-- YOUR TASK --
Transcribe the listing underneath, keeping each word exact and omitting the images.

##### DATA IN THIS EXERCISE

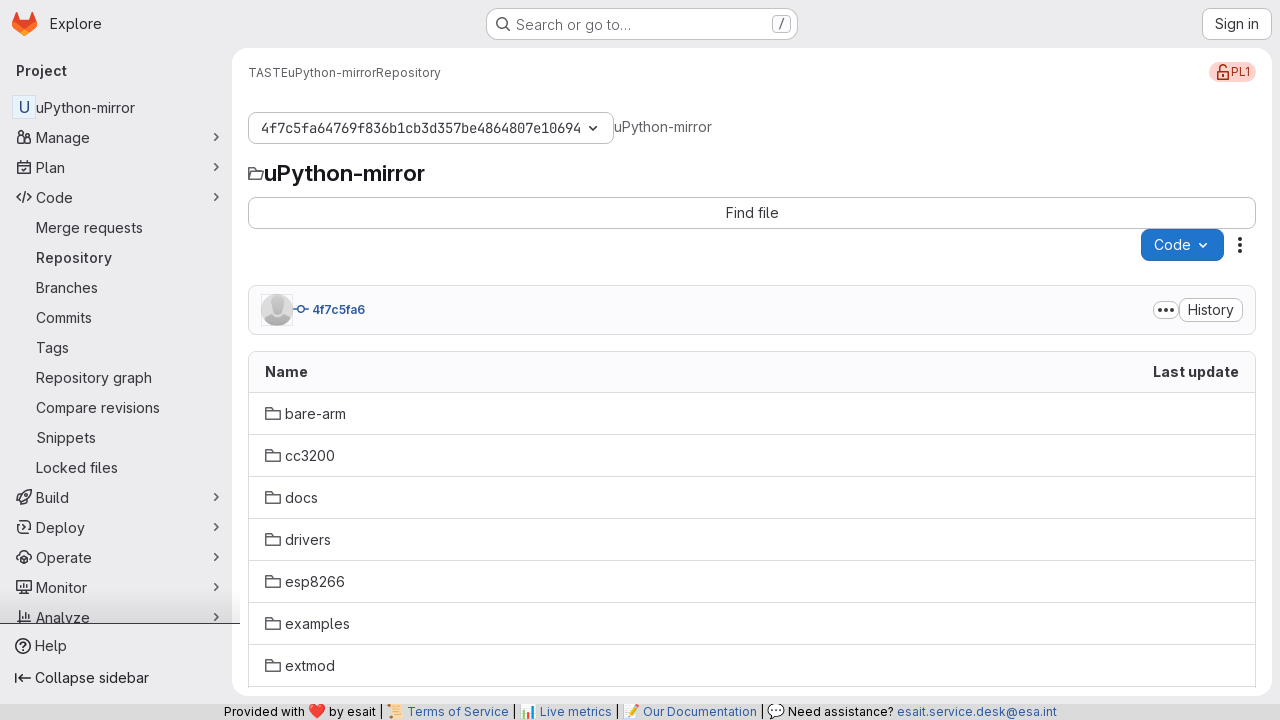

--- FILE ---
content_type: image/svg+xml
request_url: https://gitlab.esa.int/assets/icon_anchor-297aa9b0225eff3d6d0da74ce042a0ed5575b92aa66b7109a5e060a795b42e36.svg
body_size: 496
content:
<svg xmlns="http://www.w3.org/2000/svg" width="16" height="16" viewBox="0 0 16 16"><path fill="#333" fill-rule="evenodd" d="M9.683 6.676l-.047-.048C8.27 5.26 6.07 5.243 4.726 6.588l-2.29 2.29c-1.344 1.344-1.328 3.544.04 4.91 1.366 1.368 3.564 1.385 4.908.04l1.753-1.752c-.695.074-1.457-.078-2.176-.444L5.934 12.66c-.634.634-1.67.625-2.312-.017-.642-.643-.65-1.677-.017-2.312L6.035 7.9c.634-.634 1.67-.625 2.312.017.024.024.048.05.07.075l.003-.002c.36.36.943.366 1.3.01.355-.356.35-.938-.01-1.3l-.027-.024zM6.58 9.586l.048.05c1.367 1.366 3.565 1.384 4.91.04l2.29-2.292c1.344-1.343 1.328-3.542-.04-4.91-1.366-1.366-3.564-1.384-4.908-.04L7.127 4.187c.695-.074 1.457.078 2.176.444l1.028-1.027c.635-.634 1.67-.624 2.313.017.643.644.652 1.678.018 2.312l-2.43 2.432c-.635.634-1.67.624-2.313-.018-.024-.024-.048-.05-.07-.075l-.003.004c-.36-.362-.943-.367-1.3-.01-.355.355-.35.937.01 1.3.01.007.018.015.027.023z"/></svg>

##########

-- RESPONSE TO THE TASK --
--- FILE ---
content_type: image/svg+xml
request_url: https://gitlab.esa.int/assets/icon_anchor-297aa9b0225eff3d6d0da74ce042a0ed5575b92aa66b7109a5e060a795b42e36.svg
body_size: 496
content:
<svg xmlns="http://www.w3.org/2000/svg" width="16" height="16" viewBox="0 0 16 16"><path fill="#333" fill-rule="evenodd" d="M9.683 6.676l-.047-.048C8.27 5.26 6.07 5.243 4.726 6.588l-2.29 2.29c-1.344 1.344-1.328 3.544.04 4.91 1.366 1.368 3.564 1.385 4.908.04l1.753-1.752c-.695.074-1.457-.078-2.176-.444L5.934 12.66c-.634.634-1.67.625-2.312-.017-.642-.643-.65-1.677-.017-2.312L6.035 7.9c.634-.634 1.67-.625 2.312.017.024.024.048.05.07.075l.003-.002c.36.36.943.366 1.3.01.355-.356.35-.938-.01-1.3l-.027-.024zM6.58 9.586l.048.05c1.367 1.366 3.565 1.384 4.91.04l2.29-2.292c1.344-1.343 1.328-3.542-.04-4.91-1.366-1.366-3.564-1.384-4.908-.04L7.127 4.187c.695-.074 1.457.078 2.176.444l1.028-1.027c.635-.634 1.67-.624 2.313.017.643.644.652 1.678.018 2.312l-2.43 2.432c-.635.634-1.67.624-2.313-.018-.024-.024-.048-.05-.07-.075l-.003.004c-.36-.362-.943-.367-1.3-.01-.355.355-.35.937.01 1.3.01.007.018.015.027.023z"/></svg>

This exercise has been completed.